Exercise objective
Could you repeat the records below exactly, leaving out any pictures?
----- Data shown
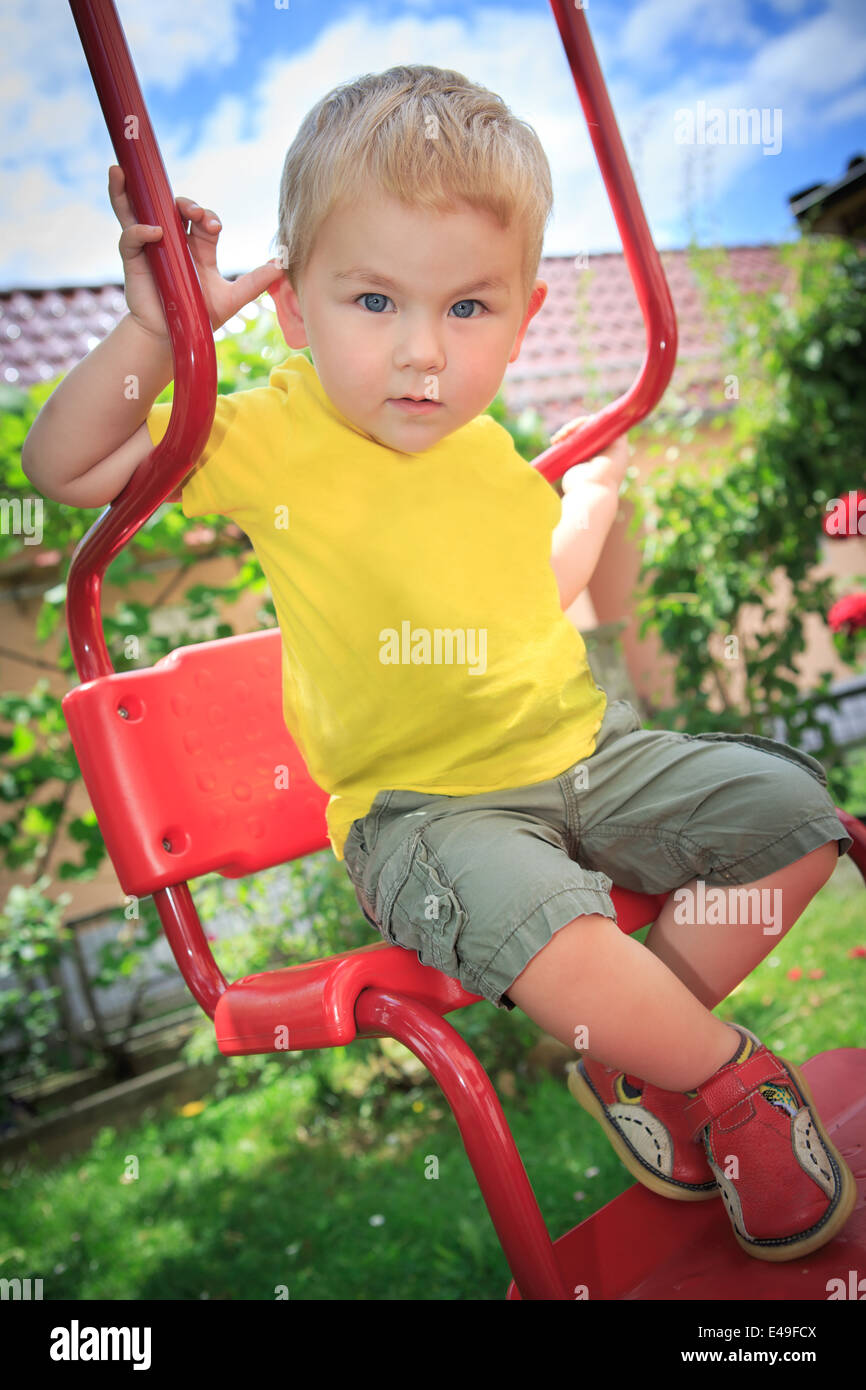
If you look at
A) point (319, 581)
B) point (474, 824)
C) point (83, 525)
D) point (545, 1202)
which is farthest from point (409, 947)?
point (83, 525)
----------
Answer
If you look at
A) point (319, 581)
B) point (474, 824)
C) point (83, 525)
D) point (545, 1202)
which is farthest from point (409, 947)?
point (83, 525)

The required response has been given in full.